О Ты, кто в светоносном нимбе,
дай погулять мне на Олимпе,
не говори мне громом: «слазь»,
я только этим и спаслась.
Не говори по громкой связи,
чтоб убиралась восвояси,
а если всё-таки пора,
дай дымом стать мне от костра,
стать радугой, рекой, строкой,
не той, что здесь была, другой,
какой однажды Ты задумал,
пока с ладони вдруг не сдунул.
 
Пока Твои не смыли ливни,
мои печали утоли мне,
дай погулять в Твоём лесу,
пока любовь в себе несу.
 
 
 
 
***
 
Я люблю беспорядок в квартире, –
дисциплине и правилам месть,
когда жизнь ещё не укротили,
а пустили на волю как есть.
 
Когда вещи разбросаны пёстро,
чтобы были всегда под рукой,
чтобы мир был по-новому свёрстан,
каждый раз хоть немного другой.
 
Не в прилизанной чопорной зале
начинать своих дней ассорти,
а как будто чуть-чуть на вокзале
накануне большого пути.
 
Непричёсаны мысли и чувства,
восхитительный хаос, бардак.
Пусть всё будет то густо, то пусто,
пусть всё будет немного не так.
 
Ни кукушка в часах и ни кочет,
не будите меня наяву.
Как нога моя левая хочет,
как душа моя просит, живу.
 
 
 
 
***
 
«Ты не приспособлена к жизни», –
твердила мне с детства семья.
Да, жизнь эта, только свяжись с ней,
ужалит не раз как змея.
 
Мечте доверяла и почте,
казалось, что сердцу видней.
Не прочно стояла на почве,
а вечно парила над ней.
 
Но жизнь меня – верьте-не верьте –
хранила в своей кутерьме.
Я не приспособлена к смерти,
к больнице, к войне и к тюрьме.
 
За то, что дышала не прозой
и не продалась за рубли,
что не приспособлена просто
к неправде, к нуде, к нелюбви.
 
 
 
 
***
 
Я воспарила в небо.
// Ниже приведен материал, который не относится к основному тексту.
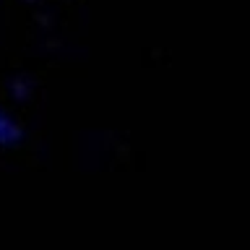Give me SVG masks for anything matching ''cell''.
Here are the masks:
<instances>
[{"instance_id":"6da1fadb","label":"cell","mask_w":250,"mask_h":250,"mask_svg":"<svg viewBox=\"0 0 250 250\" xmlns=\"http://www.w3.org/2000/svg\"><path fill=\"white\" fill-rule=\"evenodd\" d=\"M19 138H21V130L16 128V123H11L3 112H0V146L16 144Z\"/></svg>"}]
</instances>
Прощайте, дураки,
сырые переулки и хлебные ларьки,
я вас в упор не вижу, людская шелупонь,
помоечная жижа, бензиновая вонь.
 
Я в небо воспарила — несутся вслед свистки.
Мне не нужны перила, ступеньки и мостки.
Прощайте, рвань земная и липовая знать,
теперь я точно знаю, меня вам не догнать.
 
Пока ещё не в гробе, пока ещё не кысь,
но все пути-дороги ведут не вдаль, а ввысь.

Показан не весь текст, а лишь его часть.